Question #58346

1 Answer
Sep 17, 2016

Answer:

#x=9/2+sqrt17/2, y=-9/2+sqrt17/2#,

and,

#x=9/2-sqrt17/2, y=-9/2-sqrt17/2#.

Explanation:

Let #(x-y)^(1/2)=a :. (x-y)=a^2#. Using these in the #1^(st)# eqn., we

get, #3a^2+a-30=0 rArr a=-10/3,or, a=3#

#:. (x-y)^(1/2)=-10/3" is not admissible, since, "(x-y)^(1/2) >0.#

#:. (x-y)^(1/2)=3 rArr x-y=9, or, x=y+9#.

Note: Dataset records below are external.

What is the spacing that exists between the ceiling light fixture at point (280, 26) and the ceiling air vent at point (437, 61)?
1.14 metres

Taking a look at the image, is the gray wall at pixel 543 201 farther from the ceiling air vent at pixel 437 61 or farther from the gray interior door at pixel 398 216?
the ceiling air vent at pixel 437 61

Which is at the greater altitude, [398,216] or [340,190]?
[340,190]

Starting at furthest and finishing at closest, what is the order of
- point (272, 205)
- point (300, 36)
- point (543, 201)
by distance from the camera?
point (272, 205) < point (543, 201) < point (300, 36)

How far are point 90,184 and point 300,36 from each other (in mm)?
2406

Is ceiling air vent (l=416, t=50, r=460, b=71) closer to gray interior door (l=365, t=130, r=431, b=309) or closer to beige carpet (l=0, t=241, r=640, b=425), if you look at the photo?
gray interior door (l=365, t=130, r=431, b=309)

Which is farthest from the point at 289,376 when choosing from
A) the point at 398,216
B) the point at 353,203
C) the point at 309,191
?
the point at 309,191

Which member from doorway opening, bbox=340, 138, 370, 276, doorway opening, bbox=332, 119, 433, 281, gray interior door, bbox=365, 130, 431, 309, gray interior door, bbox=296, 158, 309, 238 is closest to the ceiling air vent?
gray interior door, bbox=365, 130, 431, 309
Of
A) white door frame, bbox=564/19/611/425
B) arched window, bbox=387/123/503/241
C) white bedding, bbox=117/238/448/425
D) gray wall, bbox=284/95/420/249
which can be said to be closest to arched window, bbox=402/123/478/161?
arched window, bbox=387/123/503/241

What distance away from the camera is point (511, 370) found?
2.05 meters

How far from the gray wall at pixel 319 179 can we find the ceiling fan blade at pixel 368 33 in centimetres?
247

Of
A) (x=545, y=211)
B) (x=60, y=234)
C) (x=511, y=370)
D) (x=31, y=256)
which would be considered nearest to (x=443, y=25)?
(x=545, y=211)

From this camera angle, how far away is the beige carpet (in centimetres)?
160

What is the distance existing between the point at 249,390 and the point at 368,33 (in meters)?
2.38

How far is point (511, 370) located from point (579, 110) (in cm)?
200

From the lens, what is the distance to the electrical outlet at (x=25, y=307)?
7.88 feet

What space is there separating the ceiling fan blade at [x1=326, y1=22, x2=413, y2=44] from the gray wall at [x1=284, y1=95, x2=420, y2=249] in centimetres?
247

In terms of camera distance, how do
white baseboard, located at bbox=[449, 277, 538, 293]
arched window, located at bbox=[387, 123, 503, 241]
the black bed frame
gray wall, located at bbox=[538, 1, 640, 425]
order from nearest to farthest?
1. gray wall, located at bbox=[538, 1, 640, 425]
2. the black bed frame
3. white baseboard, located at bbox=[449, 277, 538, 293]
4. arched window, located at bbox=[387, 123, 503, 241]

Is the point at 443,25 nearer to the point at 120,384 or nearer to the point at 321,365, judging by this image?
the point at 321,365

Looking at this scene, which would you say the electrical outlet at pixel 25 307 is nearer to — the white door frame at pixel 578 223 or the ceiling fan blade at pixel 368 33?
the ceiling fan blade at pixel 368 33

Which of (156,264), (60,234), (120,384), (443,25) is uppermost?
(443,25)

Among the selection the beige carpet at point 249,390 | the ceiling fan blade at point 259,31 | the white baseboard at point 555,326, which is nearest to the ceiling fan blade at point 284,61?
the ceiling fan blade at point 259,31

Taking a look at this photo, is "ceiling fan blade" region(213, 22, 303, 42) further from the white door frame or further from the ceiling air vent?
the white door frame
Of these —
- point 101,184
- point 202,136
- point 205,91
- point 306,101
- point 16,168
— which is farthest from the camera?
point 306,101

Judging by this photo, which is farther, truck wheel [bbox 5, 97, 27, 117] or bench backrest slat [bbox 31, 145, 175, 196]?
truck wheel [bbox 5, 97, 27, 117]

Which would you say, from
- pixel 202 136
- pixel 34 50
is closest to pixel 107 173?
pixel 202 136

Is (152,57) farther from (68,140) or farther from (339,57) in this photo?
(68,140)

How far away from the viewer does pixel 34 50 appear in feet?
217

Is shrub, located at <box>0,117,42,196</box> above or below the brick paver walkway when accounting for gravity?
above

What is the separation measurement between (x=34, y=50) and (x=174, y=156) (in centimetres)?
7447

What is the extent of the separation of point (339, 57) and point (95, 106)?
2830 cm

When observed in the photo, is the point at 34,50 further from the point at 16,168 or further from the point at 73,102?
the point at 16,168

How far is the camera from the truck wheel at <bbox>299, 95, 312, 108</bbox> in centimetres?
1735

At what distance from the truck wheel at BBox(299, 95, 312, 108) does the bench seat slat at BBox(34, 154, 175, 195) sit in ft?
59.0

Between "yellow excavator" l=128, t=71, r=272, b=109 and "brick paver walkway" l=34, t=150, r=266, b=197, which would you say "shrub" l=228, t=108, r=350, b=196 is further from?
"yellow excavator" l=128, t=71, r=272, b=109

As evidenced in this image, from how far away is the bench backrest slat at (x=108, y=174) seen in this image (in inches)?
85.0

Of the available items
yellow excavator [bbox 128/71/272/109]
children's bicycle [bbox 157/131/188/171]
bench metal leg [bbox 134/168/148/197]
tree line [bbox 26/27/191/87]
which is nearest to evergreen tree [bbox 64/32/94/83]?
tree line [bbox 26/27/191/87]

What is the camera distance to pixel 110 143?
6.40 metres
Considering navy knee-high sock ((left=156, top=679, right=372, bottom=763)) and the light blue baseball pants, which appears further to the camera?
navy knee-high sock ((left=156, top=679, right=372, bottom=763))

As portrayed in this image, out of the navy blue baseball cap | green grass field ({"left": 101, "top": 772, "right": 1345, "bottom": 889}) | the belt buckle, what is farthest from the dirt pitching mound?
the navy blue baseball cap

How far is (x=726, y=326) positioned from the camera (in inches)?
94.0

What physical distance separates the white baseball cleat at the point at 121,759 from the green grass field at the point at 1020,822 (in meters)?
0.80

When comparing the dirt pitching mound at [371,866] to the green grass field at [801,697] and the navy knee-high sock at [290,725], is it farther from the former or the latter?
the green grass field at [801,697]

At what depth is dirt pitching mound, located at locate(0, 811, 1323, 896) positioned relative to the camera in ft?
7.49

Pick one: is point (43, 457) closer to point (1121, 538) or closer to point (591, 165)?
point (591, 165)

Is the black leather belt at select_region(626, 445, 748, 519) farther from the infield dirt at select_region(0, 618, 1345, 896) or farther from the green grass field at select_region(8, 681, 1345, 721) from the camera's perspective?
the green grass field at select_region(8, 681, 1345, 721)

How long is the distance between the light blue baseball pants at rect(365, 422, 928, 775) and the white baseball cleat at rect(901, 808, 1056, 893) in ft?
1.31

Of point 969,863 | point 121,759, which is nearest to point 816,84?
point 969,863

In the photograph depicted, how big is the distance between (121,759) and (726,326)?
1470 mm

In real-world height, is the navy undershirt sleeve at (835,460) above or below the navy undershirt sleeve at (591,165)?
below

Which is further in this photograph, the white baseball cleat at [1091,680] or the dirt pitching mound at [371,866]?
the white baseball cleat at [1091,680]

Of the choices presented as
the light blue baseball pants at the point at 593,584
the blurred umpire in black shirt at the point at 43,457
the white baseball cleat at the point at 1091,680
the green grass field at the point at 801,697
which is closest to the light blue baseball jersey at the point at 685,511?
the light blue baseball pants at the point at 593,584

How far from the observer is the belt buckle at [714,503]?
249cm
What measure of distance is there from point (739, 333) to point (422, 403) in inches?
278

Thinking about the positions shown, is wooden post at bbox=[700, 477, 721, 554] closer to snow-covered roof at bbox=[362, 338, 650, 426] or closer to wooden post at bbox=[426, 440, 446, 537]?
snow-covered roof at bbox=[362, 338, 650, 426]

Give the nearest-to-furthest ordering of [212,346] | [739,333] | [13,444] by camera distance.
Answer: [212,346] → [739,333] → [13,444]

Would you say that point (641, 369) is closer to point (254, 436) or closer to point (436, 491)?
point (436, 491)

By the #2^(nd)# eqn., then,

#(y+9)y+27=11, or, y^2+9y+16=0#

#:. y=(-9+-sqrt(81-64))/2=(-9+-sqrt17)/2=-9/2+-sqrt17/2#.

Corresponding #x=y+9=-9/2+-sqrt17/2+9=9/2+-sqrt17/2#.

Thus, #x=9/2+sqrt17/2, y=-9/2+sqrt17/2#, and,

#x=9/2-sqrt17/2, y=-9/2-sqrt17/2#.

These roots satisfy the eqns. Hence, the soln.